Stop being busy and start being valuable by working on the vital few
Being busy feels productive, but it often hides that you’re avoiding the work that actually moves the needle. The vital few principle says a small set of activities creates most of your results. The trick is to define your Big Three, price your time, and plan your day so gravity pulls you toward high value.
Start by listing everything you do. You’ll see the truth: a lot of motion, not much meaning. Then ask the value question—if you could only do three things that create 90% of your impact, what are they? Circle those. Now compute your hourly rate. If you make $80,000, that’s roughly $40 an hour. Doing $15‑an‑hour tasks while your A‑level work sits is a hidden pay cut.

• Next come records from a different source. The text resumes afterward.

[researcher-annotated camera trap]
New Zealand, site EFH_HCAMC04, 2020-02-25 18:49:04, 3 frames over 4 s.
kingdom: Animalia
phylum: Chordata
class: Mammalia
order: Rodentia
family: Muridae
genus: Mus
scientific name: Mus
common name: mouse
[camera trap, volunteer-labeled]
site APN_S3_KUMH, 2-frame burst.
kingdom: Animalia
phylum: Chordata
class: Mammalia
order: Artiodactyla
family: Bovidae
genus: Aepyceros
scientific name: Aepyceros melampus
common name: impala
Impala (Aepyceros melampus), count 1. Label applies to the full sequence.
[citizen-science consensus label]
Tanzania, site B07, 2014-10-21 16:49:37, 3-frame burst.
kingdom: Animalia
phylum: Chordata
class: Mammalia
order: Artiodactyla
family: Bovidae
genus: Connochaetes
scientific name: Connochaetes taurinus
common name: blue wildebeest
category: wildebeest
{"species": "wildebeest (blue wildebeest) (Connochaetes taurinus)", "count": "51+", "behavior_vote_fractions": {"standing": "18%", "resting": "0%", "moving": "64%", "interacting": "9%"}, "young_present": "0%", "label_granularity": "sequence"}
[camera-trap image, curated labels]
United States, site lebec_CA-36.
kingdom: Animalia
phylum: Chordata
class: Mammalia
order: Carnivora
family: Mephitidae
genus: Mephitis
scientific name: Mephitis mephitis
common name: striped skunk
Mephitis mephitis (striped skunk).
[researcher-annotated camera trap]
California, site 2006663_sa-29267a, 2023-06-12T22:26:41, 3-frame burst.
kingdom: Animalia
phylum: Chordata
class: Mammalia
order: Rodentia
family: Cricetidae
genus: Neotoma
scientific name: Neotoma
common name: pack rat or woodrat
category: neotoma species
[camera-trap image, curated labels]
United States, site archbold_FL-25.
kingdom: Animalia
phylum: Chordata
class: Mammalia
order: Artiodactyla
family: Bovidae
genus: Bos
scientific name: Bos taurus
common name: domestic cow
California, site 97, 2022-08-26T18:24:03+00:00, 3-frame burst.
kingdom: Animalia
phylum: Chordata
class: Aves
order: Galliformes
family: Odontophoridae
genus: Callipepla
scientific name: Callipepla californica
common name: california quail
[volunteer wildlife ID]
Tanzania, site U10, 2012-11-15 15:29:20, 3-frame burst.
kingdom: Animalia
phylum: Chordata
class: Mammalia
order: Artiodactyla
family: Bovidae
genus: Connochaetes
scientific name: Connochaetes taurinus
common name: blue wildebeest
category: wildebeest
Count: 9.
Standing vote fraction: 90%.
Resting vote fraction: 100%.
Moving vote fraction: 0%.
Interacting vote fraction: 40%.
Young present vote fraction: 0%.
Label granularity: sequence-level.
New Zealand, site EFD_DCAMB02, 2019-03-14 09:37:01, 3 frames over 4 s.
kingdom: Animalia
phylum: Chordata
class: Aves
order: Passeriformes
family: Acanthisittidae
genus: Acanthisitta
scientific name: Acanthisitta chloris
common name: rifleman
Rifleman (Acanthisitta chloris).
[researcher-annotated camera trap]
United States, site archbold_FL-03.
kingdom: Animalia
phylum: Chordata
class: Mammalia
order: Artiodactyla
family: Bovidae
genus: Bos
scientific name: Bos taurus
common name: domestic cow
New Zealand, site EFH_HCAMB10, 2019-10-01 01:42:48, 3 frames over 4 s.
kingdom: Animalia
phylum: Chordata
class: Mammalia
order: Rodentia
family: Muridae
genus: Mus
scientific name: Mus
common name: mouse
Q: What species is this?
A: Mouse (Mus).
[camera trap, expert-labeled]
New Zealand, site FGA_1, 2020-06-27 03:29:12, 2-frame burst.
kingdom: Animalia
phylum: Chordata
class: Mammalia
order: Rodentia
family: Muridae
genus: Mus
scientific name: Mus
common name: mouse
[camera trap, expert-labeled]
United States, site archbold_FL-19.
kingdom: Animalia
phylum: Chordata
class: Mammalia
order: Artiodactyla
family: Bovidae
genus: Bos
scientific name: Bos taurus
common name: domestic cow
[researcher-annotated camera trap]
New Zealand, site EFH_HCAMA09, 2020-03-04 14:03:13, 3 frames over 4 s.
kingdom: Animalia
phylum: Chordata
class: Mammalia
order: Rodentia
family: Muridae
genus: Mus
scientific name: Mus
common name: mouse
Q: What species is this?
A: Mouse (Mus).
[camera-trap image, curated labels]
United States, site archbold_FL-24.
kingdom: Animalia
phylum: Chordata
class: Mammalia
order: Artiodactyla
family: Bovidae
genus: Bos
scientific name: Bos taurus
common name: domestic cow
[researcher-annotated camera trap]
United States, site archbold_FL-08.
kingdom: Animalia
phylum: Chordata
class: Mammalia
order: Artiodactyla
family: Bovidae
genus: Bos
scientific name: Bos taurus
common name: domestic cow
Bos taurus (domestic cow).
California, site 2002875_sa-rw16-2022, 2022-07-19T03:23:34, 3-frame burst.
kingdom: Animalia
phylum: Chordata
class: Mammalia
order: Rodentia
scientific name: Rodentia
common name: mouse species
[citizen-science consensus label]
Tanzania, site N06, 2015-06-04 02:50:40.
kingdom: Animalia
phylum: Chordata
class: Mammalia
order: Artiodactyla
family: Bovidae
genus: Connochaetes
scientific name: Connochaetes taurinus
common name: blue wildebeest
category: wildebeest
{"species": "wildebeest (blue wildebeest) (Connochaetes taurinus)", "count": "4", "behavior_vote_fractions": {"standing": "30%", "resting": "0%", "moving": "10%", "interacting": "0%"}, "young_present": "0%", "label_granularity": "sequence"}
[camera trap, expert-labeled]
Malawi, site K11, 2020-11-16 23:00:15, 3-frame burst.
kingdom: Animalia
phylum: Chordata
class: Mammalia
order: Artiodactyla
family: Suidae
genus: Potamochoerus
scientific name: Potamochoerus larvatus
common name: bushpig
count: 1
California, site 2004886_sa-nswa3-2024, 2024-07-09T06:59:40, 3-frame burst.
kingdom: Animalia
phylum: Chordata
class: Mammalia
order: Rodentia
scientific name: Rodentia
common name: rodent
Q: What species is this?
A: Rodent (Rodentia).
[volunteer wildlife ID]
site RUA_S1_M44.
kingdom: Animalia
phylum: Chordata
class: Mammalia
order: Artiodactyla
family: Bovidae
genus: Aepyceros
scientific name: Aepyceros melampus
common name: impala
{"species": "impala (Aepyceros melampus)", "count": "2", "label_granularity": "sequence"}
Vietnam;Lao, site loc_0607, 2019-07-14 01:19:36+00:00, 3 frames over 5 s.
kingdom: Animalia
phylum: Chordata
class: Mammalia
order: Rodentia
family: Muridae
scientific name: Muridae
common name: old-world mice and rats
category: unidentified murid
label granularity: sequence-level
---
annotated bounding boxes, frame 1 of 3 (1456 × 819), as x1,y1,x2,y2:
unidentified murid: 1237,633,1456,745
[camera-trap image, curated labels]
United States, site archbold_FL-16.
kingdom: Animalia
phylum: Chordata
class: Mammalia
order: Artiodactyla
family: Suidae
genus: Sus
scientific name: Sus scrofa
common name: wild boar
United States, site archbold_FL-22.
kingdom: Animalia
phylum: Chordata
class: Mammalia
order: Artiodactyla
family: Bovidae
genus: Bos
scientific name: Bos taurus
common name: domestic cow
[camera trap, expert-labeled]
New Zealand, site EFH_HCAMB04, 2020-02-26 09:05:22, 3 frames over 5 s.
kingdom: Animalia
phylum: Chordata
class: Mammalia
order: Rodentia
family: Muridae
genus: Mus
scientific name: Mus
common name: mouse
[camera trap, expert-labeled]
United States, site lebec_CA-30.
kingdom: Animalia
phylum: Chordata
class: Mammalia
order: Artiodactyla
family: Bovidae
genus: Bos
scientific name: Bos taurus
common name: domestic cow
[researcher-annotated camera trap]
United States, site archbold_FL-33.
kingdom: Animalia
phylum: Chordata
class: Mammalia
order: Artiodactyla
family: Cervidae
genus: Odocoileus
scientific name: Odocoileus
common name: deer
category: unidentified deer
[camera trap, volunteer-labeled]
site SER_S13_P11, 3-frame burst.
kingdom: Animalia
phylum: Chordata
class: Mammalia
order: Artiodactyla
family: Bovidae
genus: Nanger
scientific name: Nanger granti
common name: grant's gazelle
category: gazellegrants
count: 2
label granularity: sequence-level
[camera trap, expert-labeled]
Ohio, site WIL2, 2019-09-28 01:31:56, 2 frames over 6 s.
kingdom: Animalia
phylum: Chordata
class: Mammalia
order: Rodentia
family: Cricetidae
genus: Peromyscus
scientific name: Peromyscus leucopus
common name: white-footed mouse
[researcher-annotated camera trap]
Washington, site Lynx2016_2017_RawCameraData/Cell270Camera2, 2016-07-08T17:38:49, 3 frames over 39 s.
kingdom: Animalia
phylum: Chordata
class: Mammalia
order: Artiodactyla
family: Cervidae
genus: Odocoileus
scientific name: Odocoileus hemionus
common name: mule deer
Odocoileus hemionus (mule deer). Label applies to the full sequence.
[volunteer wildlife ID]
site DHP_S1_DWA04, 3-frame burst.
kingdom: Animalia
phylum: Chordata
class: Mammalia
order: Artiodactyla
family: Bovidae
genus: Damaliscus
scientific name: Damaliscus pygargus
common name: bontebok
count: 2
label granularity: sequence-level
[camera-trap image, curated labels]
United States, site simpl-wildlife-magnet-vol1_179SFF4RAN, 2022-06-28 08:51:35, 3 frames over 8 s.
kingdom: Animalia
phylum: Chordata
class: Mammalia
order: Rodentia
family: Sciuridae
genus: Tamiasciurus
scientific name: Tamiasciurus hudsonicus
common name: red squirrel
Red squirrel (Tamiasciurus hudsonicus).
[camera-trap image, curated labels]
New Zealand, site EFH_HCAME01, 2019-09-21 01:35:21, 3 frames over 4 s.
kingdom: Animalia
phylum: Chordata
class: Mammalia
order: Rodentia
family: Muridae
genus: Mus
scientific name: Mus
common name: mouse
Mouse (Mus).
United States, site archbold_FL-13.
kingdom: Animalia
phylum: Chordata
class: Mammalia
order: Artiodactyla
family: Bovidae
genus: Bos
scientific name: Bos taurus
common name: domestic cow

A micro‑anecdote: a founder I advised moved his inbox to two 20‑minute windows and added a “Back to Work” watch alarm at 9:10, 10:40, 1:10, and 2:40. He said it felt silly. His revenue per hour rose within a month.
Daily, use the ABCDE method to triage by consequence. Start with A‑1 and refuse to touch B while A exists. Single‑handling A‑1 builds momentum and trains your brain to love finishing. The “Back‑to‑Work” cue is a small, repeatable nudge that rescues minutes you’d otherwise lose to drift. This is less about squeezing time, more about protecting value.
Write down your weekly tasks, identify your Big Three by asking what truly creates 90% of your value, and compute your hourly rate so you can stop doing or delegate the low‑value items. Each morning, label tasks A through E, start with A‑1, and single‑handle it, using a Back‑to‑Work cue whenever you drift. Keep the system light and repeatable. Try labeling tomorrow’s list tonight.
What You'll Achieve
Internally, shift from busyness to value‑creation mindset. Externally, finish A‑level work consistently, delegate low‑value tasks, and increase results per hour.
Find and protect your Big Three
List everything you do weekly
Capture all tasks, from emailing to deep work. Seeing the whole load exposes waste.
Ask the value question
For each task, ask, “If I could do only three things to create 90% of my value, what are they?” Circle your Big Three.
Price your time
Compute your hourly rate (annual income ÷ 2,000). Stop doing or delegate tasks below that rate when possible.
Plan ABCDE each day
Label tasks A–E by consequence. Start with A‑1 and single‑handle it. Don’t touch B while A exists.
Install a Back‑to‑Work cue
Use a simple phrase or alarm that snaps you out of drift. Repeat it whenever you’re pulled into low‑value activity.
Reflection Questions
- What are my Big Three, honestly?
- Which low‑value tasks am I clinging to, and why?
- What Back‑to‑Work cue will I use today?
- How will I measure value, not motion, this week?
Personalization Tips
- Manager: Big Three are hiring decisions, key client strategy, and coaching top performers. Delegate reports and automate scheduling.
- Student: Big Three are focused study blocks, active recall practice, and weekly review. Cut low‑yield highlighting.
- Freelancer: Big Three are prospecting, proposal writing, and deep project work. Limit admin to set windows.